I experience a lot of self-doubt myself. To get out of the dark hole, I like to send texts to my friends just to let them know how much they mean to me or I like to write my friends and family letters because it lifts me up. Handwritten letters are not as common as they used to be, but who doesn’t like to receive letters in the mail? It feels like a breath of fresh air to see a letter in the mail rather than bills that need to be paid.  

Doing kind gestures for other people not only makes the person on the receiving end feel happy, but my soul also gets filled with immense joy. It is so meaningful to do something nice for someone when they least expect it. I get so much satisfaction by the idea of making someone smile because I learn how appreciative they are to receive something nice like that from me. 

By the end of my leadership class, I learned that I am fulfilling my goal of putting happiness into people’s lives. My first year at Wartburg, I had my Inquiry Studies class with one of the members in my small group for leadership. We talked all the time when we had Inquiry Studies together when we were first-year students. As we got busier in our college careers, we lost touch until we were placed in a group together for leadership. 

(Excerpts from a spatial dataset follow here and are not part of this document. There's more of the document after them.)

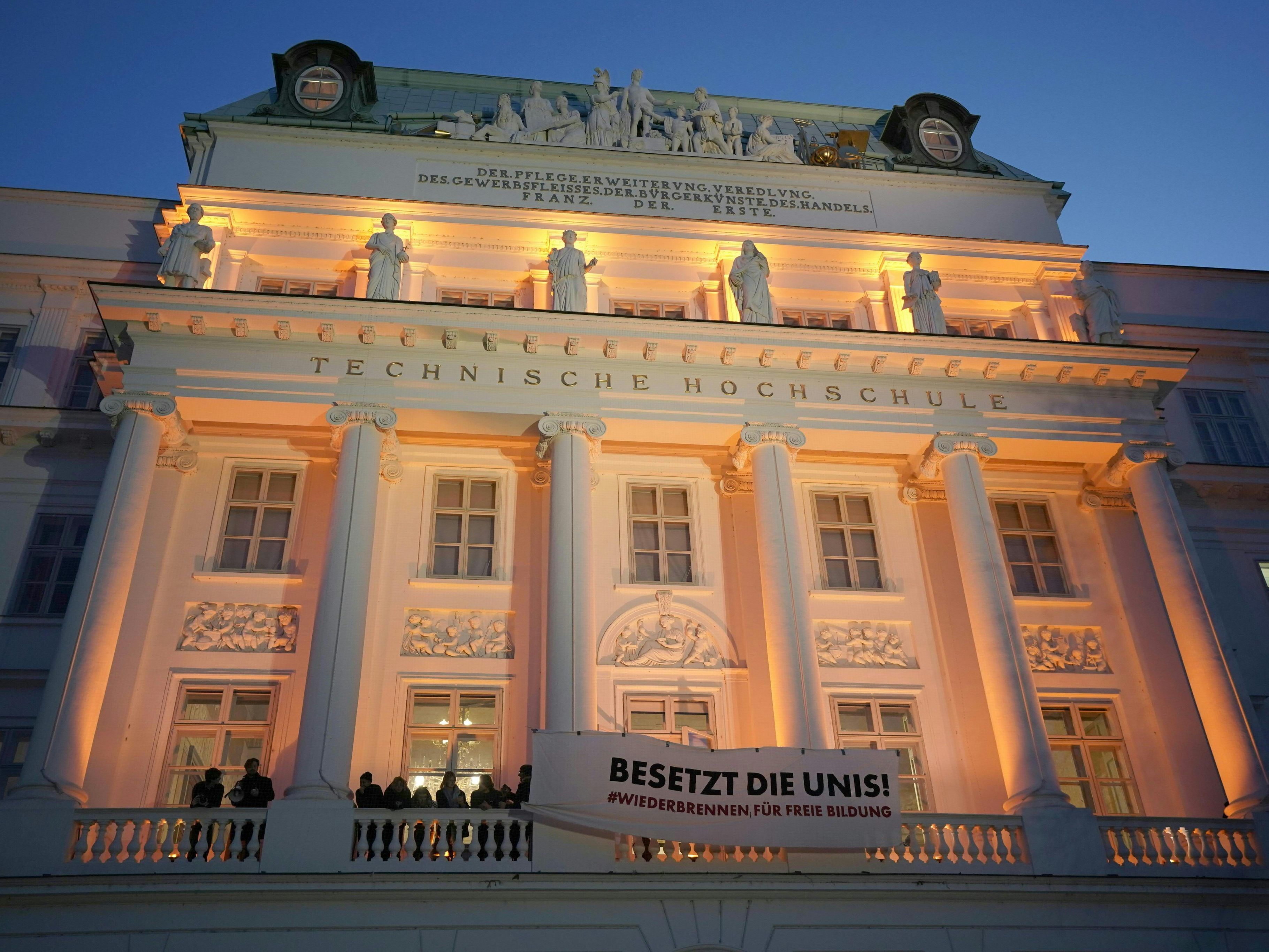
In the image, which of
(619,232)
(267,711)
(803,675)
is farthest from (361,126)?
(803,675)

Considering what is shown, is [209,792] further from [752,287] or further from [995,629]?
[752,287]

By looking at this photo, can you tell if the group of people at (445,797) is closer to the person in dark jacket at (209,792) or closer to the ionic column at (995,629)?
the person in dark jacket at (209,792)

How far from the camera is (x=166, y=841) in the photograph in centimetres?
1386

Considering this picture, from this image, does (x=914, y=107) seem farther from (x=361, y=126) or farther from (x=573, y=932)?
(x=573, y=932)

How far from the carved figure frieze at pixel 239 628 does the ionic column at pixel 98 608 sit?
119 centimetres

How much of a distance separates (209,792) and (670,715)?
270 inches

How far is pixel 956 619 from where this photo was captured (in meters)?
19.1

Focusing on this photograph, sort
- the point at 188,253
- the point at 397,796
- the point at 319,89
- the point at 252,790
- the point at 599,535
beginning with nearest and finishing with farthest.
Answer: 1. the point at 252,790
2. the point at 397,796
3. the point at 188,253
4. the point at 599,535
5. the point at 319,89

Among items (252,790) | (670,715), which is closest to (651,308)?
(670,715)

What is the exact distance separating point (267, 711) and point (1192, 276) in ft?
70.9

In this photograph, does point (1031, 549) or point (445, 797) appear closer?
point (445, 797)

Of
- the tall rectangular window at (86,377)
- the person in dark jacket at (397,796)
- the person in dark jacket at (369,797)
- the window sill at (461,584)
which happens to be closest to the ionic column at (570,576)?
the window sill at (461,584)

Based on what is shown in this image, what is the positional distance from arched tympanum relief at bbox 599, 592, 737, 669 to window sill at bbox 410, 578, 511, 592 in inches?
74.1

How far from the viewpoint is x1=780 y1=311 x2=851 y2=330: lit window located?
21.9 m
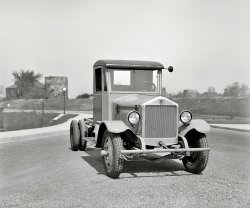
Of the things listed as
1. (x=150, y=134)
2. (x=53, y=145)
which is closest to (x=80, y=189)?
(x=150, y=134)

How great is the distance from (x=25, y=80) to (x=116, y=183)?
8493 centimetres

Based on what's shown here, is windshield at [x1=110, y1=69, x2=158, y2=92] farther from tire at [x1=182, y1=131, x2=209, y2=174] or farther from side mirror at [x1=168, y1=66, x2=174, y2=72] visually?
tire at [x1=182, y1=131, x2=209, y2=174]

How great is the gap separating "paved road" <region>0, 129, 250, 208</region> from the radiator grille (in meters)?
0.82

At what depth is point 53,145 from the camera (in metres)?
11.9

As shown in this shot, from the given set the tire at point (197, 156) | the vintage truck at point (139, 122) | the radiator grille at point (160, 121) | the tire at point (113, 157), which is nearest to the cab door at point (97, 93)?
the vintage truck at point (139, 122)

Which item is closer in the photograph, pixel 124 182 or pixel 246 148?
pixel 124 182

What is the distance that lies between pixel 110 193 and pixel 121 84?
3.34 m

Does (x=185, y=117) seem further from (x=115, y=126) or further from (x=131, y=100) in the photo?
(x=115, y=126)

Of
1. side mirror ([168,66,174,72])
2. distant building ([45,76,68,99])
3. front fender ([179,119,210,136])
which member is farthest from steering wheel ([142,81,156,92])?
distant building ([45,76,68,99])

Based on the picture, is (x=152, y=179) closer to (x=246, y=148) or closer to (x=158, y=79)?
(x=158, y=79)

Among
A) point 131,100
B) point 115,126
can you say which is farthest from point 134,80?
point 115,126

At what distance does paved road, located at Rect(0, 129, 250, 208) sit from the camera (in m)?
5.03

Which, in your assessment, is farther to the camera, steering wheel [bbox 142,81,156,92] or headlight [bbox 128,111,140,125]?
steering wheel [bbox 142,81,156,92]

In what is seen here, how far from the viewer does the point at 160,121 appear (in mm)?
7004
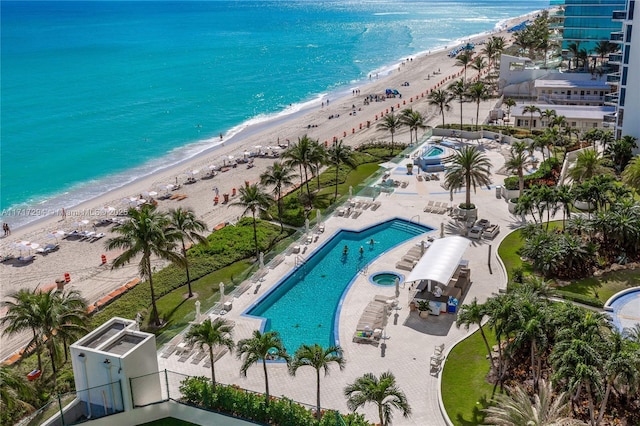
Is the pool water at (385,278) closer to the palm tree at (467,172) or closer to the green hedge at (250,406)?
the palm tree at (467,172)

When I shared to my group members that I aim to make people happy, she made a comment and said, “I always enjoyed going to IS because I knew you were going to be there, and you always made me laugh.” 

Another one of my group members in my leadership class shared something similar, although that person was a stranger to me. Out of my four years at Wartburg, I had not spoken to this person until this year. I have only had four leadership classes with them so far, and they told me, “Just by your little comments here and there and your energy, I was like ‘yeah, I like this girl.”  

It is the little things like that that make me smile. Compliment a stranger. Tell a friend how much they mean to you. Call members of your family. Write a letter. The smallest things have the power to turn someone’s bad day into something good.